Jordan Hasay entered Sunday's Twin Cities 10-mile championship expecting to gain experience, nothing more. The 25-year-old from Beaverton, Ore., placed third in the USA Track and Field 5K last month, and the 10-mile was just another step in her transition from tracks to roads.
It was a big step. Hasay upset the women's favorite, Aliphine Tuliamuk, to win the USATF 10-mile championship with a time of 52 minutes, 49 seconds. Tuliamuk, 27, from Santa Fe, N.M., finished second in 53:01, and St. Paul Olympic triathlete Gwen Jorgensen finished third in 53:13.
"I was in shock. It was such a great field. I'm actually kind of speechless," Hasay said. "I've had kind of a rough year. I didn't make the Olympic team, and so I just kind of put my head down and have been working on finishing and gaining strength and it finally all came together."
Hasay, competing in her first 10-mile race, also held off the men's winner, Sam Chelanga,to win the $10,000 equalizer bonus (women get a five-minute head start on the men) on top of a $12,000 first-place prize.
The 31-year-old Chelanga from Tucson, Ariz., finished in 47:25 to repeat as champion. Noah Droddy of Boulder, Colo., finished second in 47:28 and Timothy Ritchie from New Haven, Conn., was third in 47:33. Abbabiya Simbassa of Minnetonka finished best (13th) among local male runners.
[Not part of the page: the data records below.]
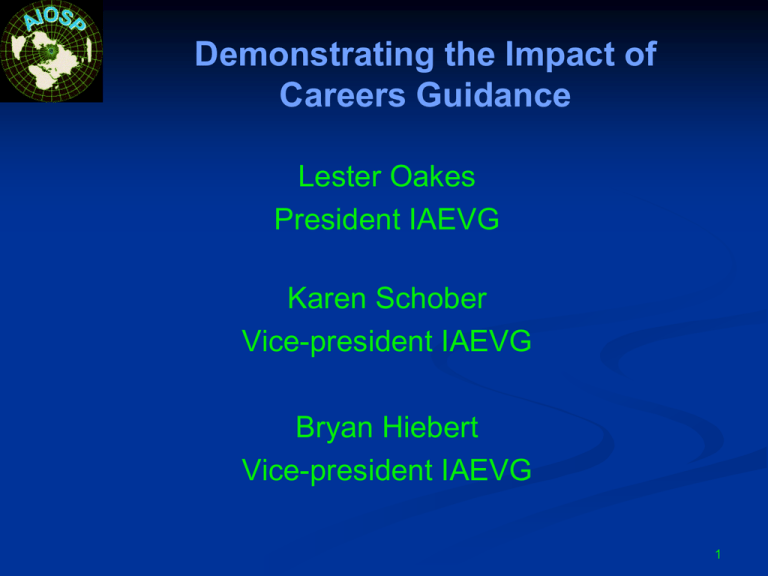 AIOSP

Demonstrating the Impact of Careers Guidance

Lester Oakes
President IAEVG

Karen Schober
Vice-president IAEVG

Bryan Hiebert
Vice-president IAEVG

1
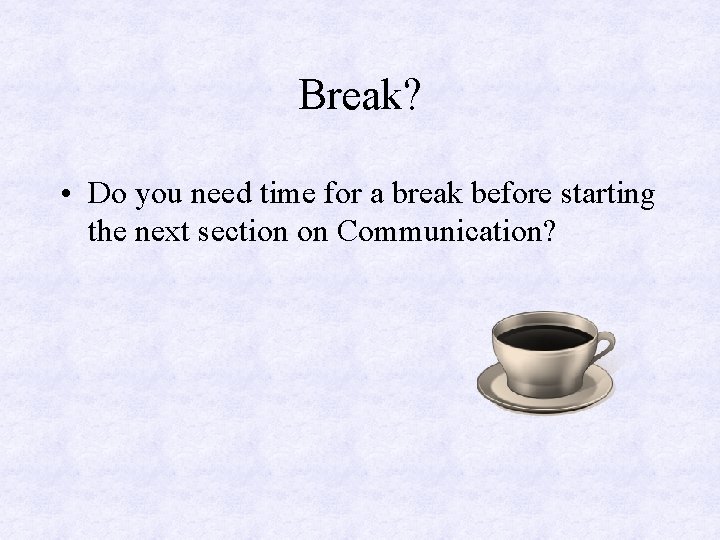 Break?

• Do you need time for a break before starting the next section on Communication?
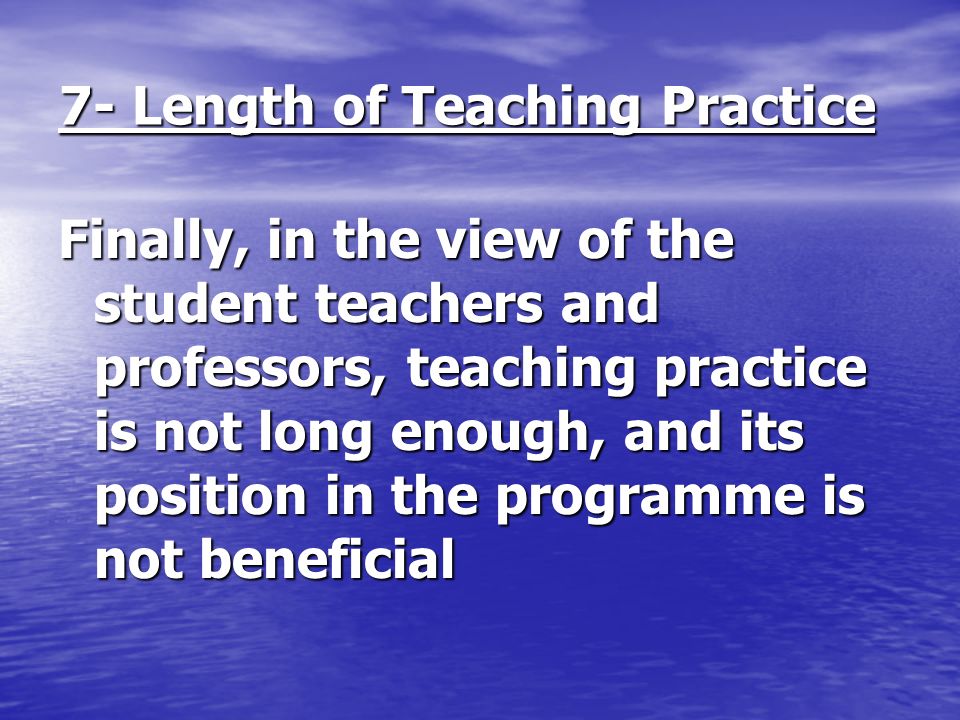 7- Length of Teaching Practice

Finally, in the view of the student teachers and professors, teaching practice is not long enough, and its position in the programme is not beneficial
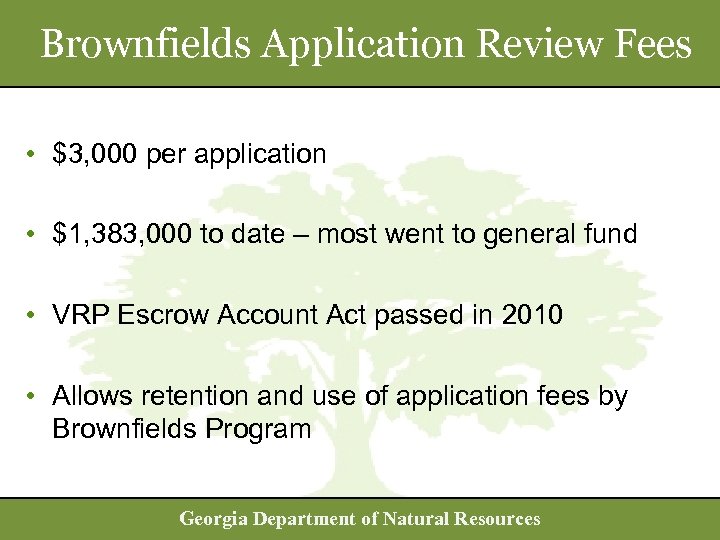 Brownfields Application Review Fees

• \$3,000 per application

• \$1,383,000 to date – most went to general fund

• VRP Escrow Account Act passed in 2010

• Allows retention and use of application fees by Brownfields Program

Georgia Department of Natural Resources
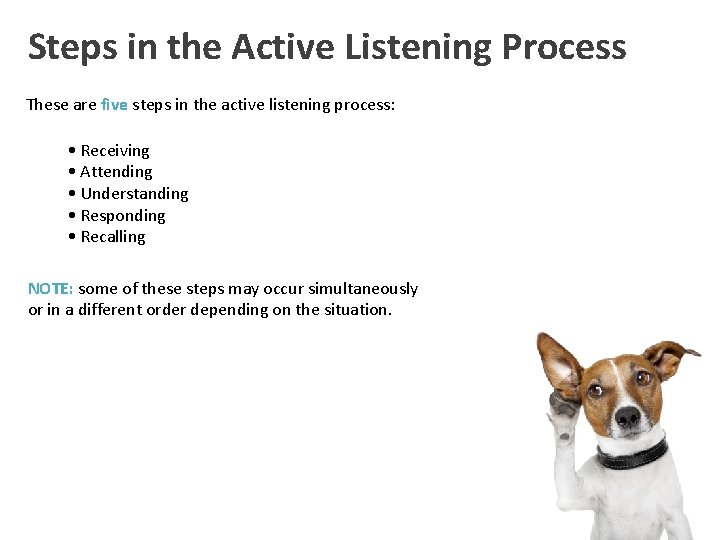 Steps in the Active Listening Process

These are five steps in the active listening process:

• Receiving
• Attending
• Understanding
• Responding
• Recalling

NOTE: some of these steps may occur simultaneously or in a different order depending on the situation.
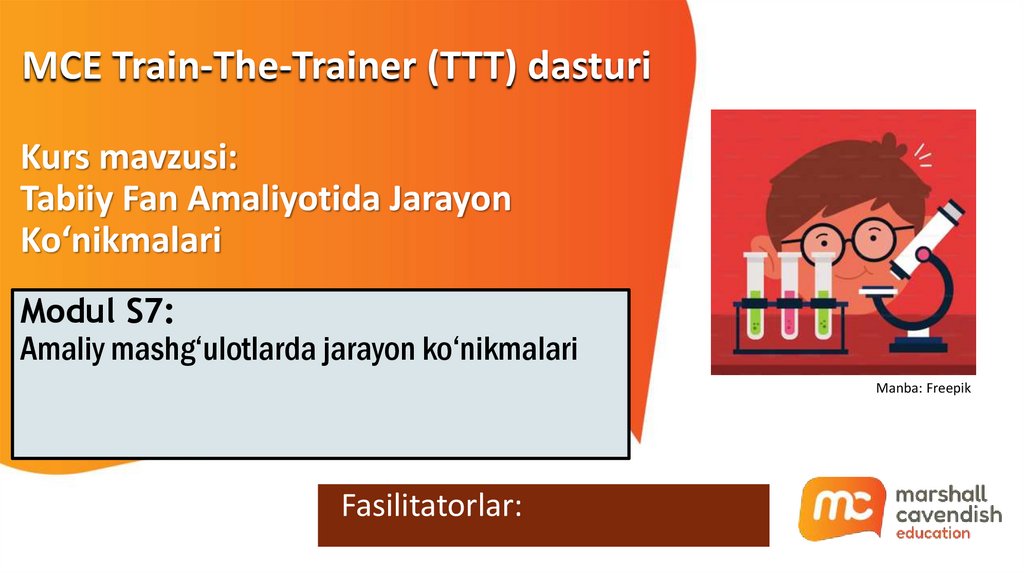 MCE Train-The-Trainer (TTT) dasturi

Kurs mavzusi:
Tabiiy Fan Amaliyotida Jarayon Ko‘nikmalari

Modul S7:
Amaliy mashg‘ulotlarda jarayon ko‘nikmalari

Manba: Freepik

Fasilitatorlar:

mc marshall cavendish education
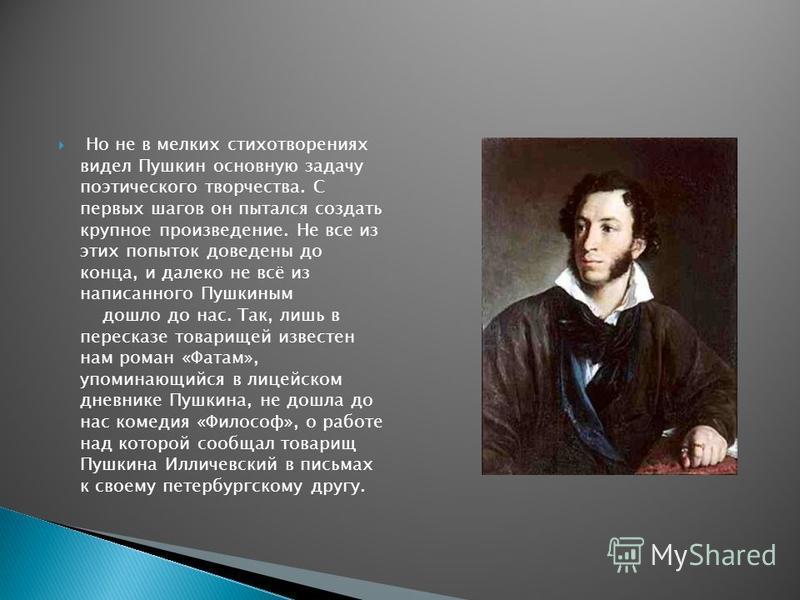 Но не в мелких стихотворениях видел Пушкин основную задачу поэтического творчества. С первых шагов он пытался создать крупное произведение. Не все из этих попыток доведены до конца, и далеко не всё из написанного Пушкиным дошло до нас. Так, лишь в пересказе товарищей известен нам роман «Фатам», упоминающийся в лицейском дневнике Пушкина, не дошла до нас комедия «Философ», о работе над которой сообщал товарищ Пушкина Илличевский в письмах к своему петербургскому другу.

MyShared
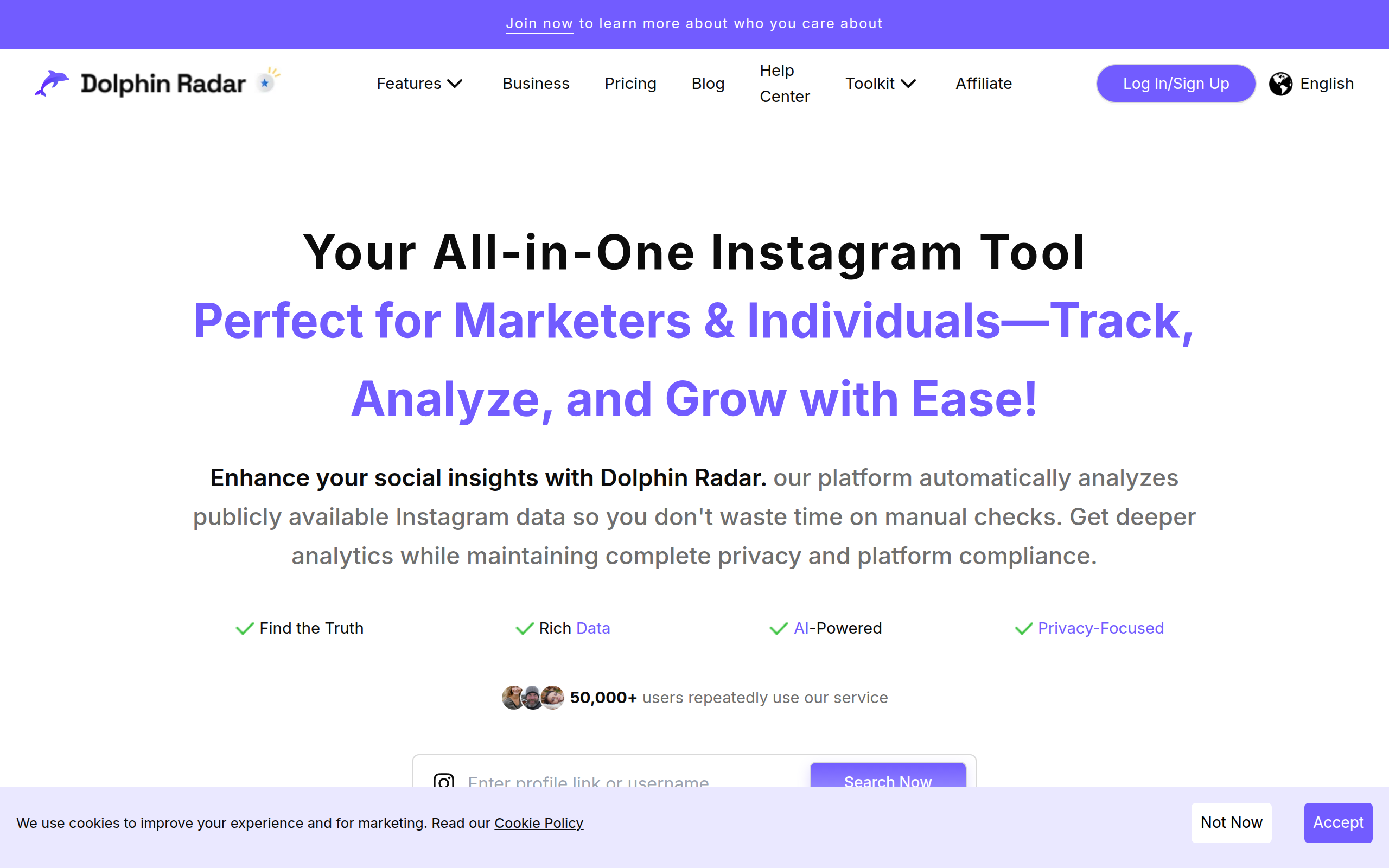 Join now to learn more about who you care about

Dolphin Radar

Features Business Pricing Blog Help Center Toolkit Affiliate Log In/Sign Up English

Your All-in-One Instagram Tool

Perfect for Marketers & Individuals—Track, Analyze, and Grow with Ease!

Enhance your social insights with Dolphin Radar. our platform automatically analyzes publicly available Instagram data so you don't waste time on manual checks. Get deeper analytics while maintaining complete privacy and platform compliance.

Find the Truth Rich Data AI-Powered Privacy-Focused

50,000+ users repeatedly use our service

Enter profile link or username

Search Now

We use cookies to improve your experience and for marketing. Read our Cookie Policy

Not Now Accept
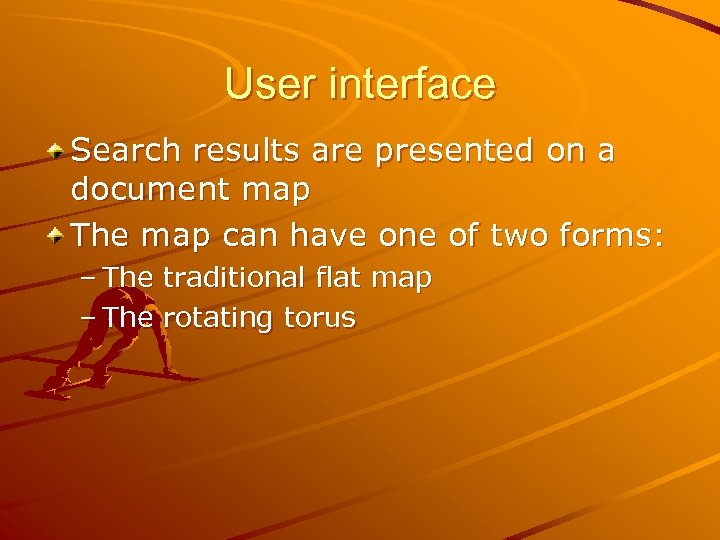 User interface

Search results are presented on a document map

The map can have one of two forms:

– The traditional flat map

– The rotating torus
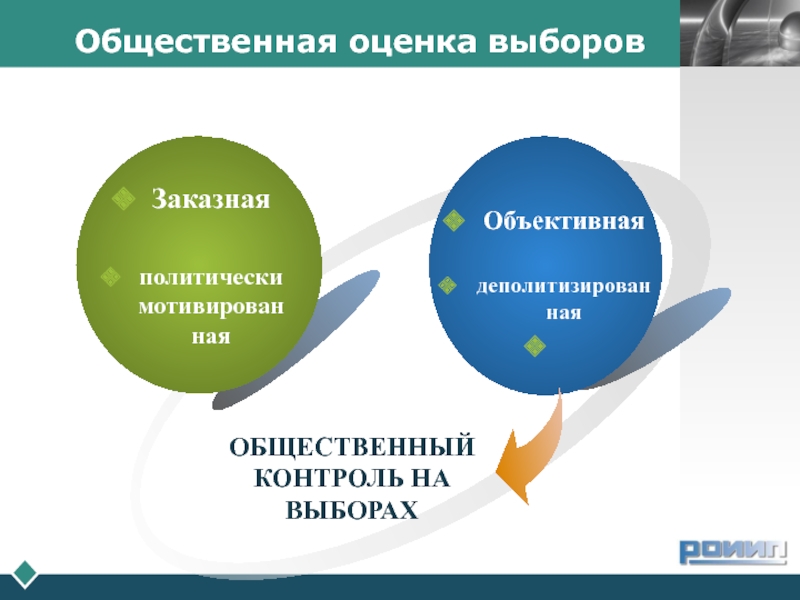 Общественная оценка выборов

Заказная

политически мотивированная

Объективная

деполитизированная

ОБЩЕСТВЕННЫЙ КОНТРОЛЬ НА ВЫБОРАХ

РОИИП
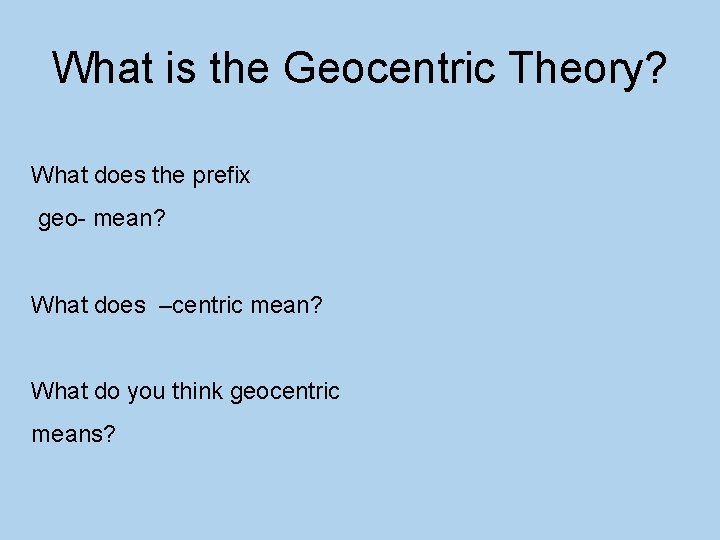 What is the Geocentric Theory?

What does the prefix geo- mean?

What does –centric mean?

What do you think geocentric means?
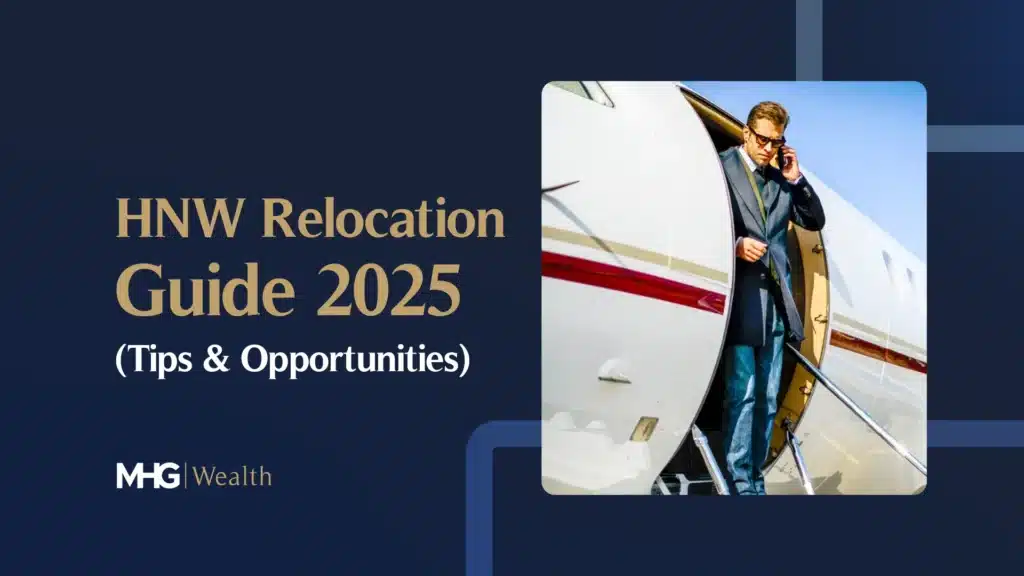 HNW Relocation Guide 2025 (Tips & Opportunities)

MHG | Wealth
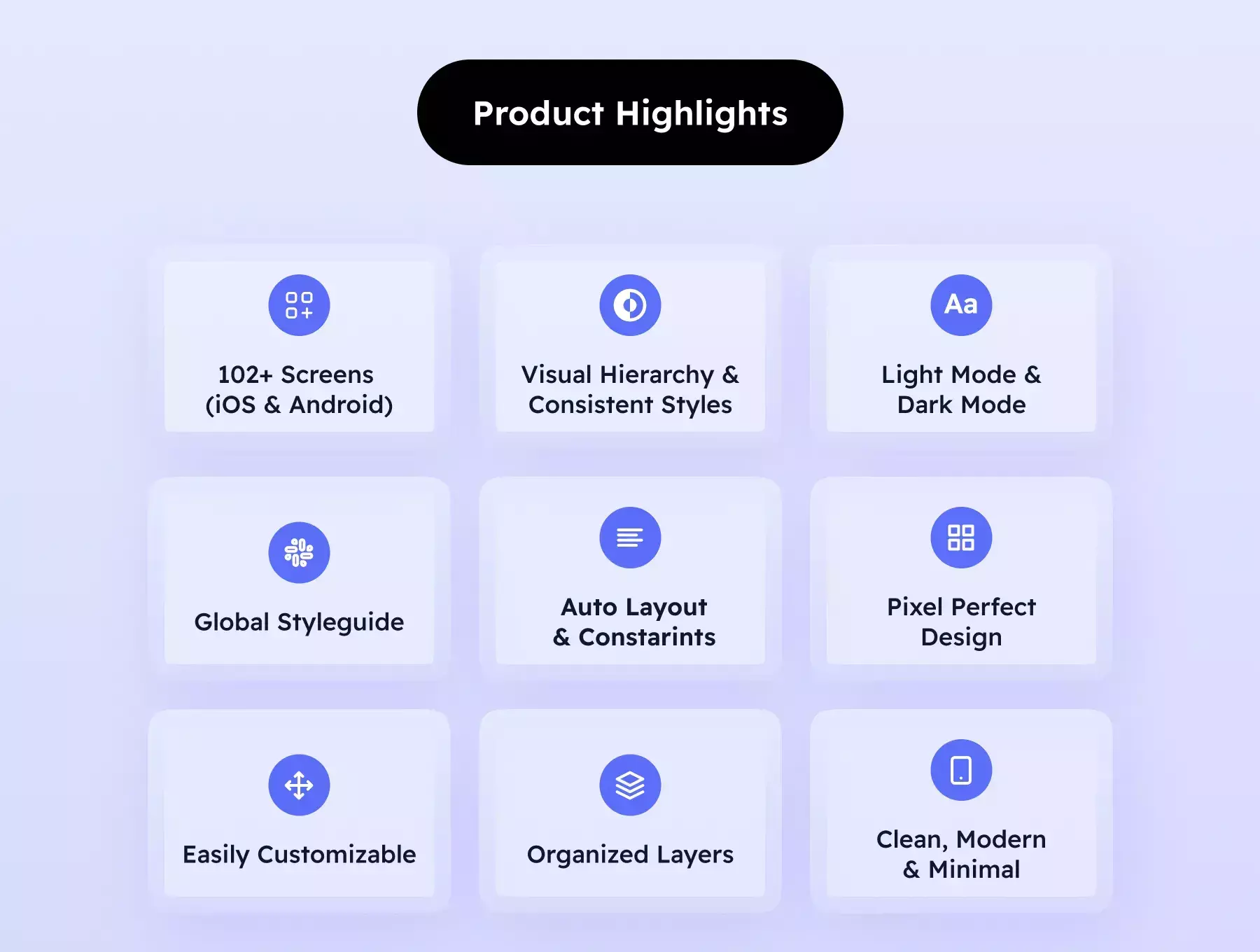 Product Highlights

102+ Screens (iOS & Android)

Visual Hierarchy & Consistent Styles

Aa

Light Mode & Dark Mode

Global Styleguide

Auto Layout & Constarints

Pixel Perfect Design

Easily Customizable

Organized Layers

Clean, Modern & Minimal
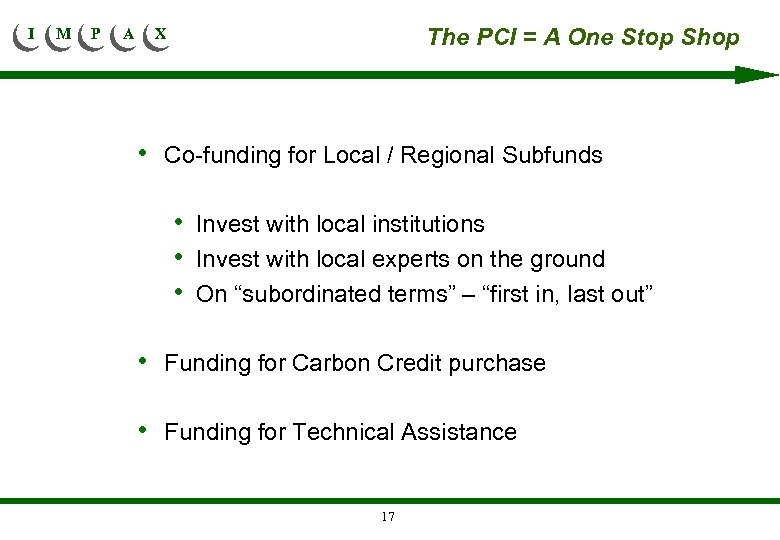 I M P A X

The PCI = A One Stop Shop

• Co-funding for Local / Regional Subfunds

• Invest with local institutions
• Invest with local experts on the ground
• On “subordinated terms” – “first in, last out”

• Funding for Carbon Credit purchase

• Funding for Technical Assistance

17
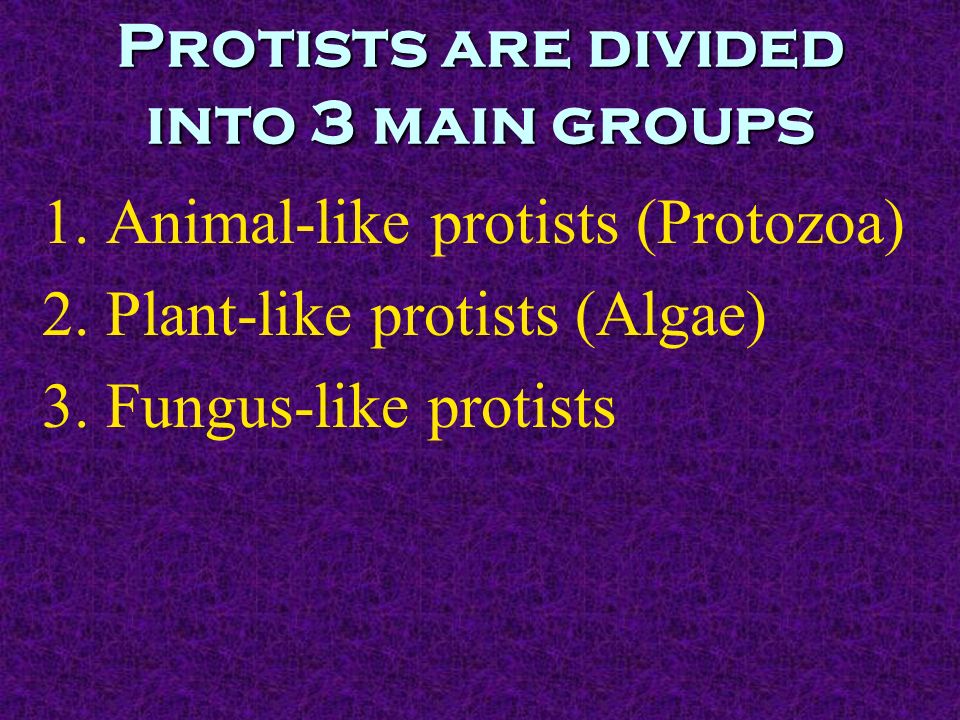 Protists are divided into 3 main groups

1. Animal-like protists (Protozoa)
2. Plant-like protists (Algae)
3. Fungus-like protists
"I wanted to be the champion, and I wanted to make a move at the right time," Chelanga said. "I saved everything for that last move. … Winning a race is a beautiful thing."
Coppess' wait is over
Phil Coppess waited 30 years for the news he received Sunday afternoon at his home in Clinton, Iowa. The 2:10:05 record time he ran in the 1985 Twin Cities Marathon finally had been broken. Dominic Ondoro blew by it with 2:08:51.
"Wow, that is awesome," Coppess reacted after hearing the news. "That one might last a long time. That is an awesome time on that course. He must have trained for it."
Ondoro spends six days a week training and now owns both the TCM and Grandma's Marathon course records.
Coppess, 62, gladly passed on the honor to Ondoro.
"I was really surprised it lasted 30-some years. Once it went by 30, then I was ready for someone to break it," he said. "It's good for the race. They needed to get a faster time so they can draw better runners. That [time] is unreal."
Jorgensen never expected to be competitive in Sunday's 10-mile race. The St. Paul resident was running in her first 10-mile competition while training for the New York City Marathon and ended up in third place.
"I'm thrilled. I've never been sore during a race before," Jorgensen joked. "Every [kilometer] past 10K was a new experience for me. … It's great to be in what I consider a hometown and know the streets. The people were really great cheering us on."
Wylie honorary captain
Former U.S. Olympic 1992 silver medalist figure skater Paul Wylie represented 26 of Medtronics' global heroes running as their honorary captain.
The individuals from 14 different countries were running with medical technology that improves or saves their lives. Wylie received a defibrillator after experiencing sudden cardiac arrest in April 2015 while on a training run. His running buddies performed CPR until paramedics arrived and he was put in a coma before receiving the defibrillator.
Wylie said finishing the 10-mile in 1:30:21 on Sunday was another great achievement in his life.
"It was like another step," said the 51-year-old Wylie, of Charlotte, N.C. "It was a sense of, 'Wow, I really can do this.' I can get back and maybe be better than I was before."
• Tyler Byers, 34, of Denver won the wheelchair division in back-to-back years for the second time. He won consecutive titles in the Twin Cities in 2007 and 2008, and won again in 2015. He finished Sunday in 2:02:29. Stillwater's David Eckstrom, 61, finished sixth in 3:15:53.
• Tim Hardy, 41, of North Mankato won the Masters men's division and was 21st overall in 2:35:09. Kim Pawelek Brantly, 42, of St. Augustine, Fla., won the Masters women's race and placed 12th overall in 2:56:25.
• Marathon officials reported 70 runners received treatment in the medical tent at the finish line. Two were transported to medical facilities with noncritical conditions. The race had 11,523 entrants and 8,551 finishers. The low temperature during the race was 36 with a high of 56.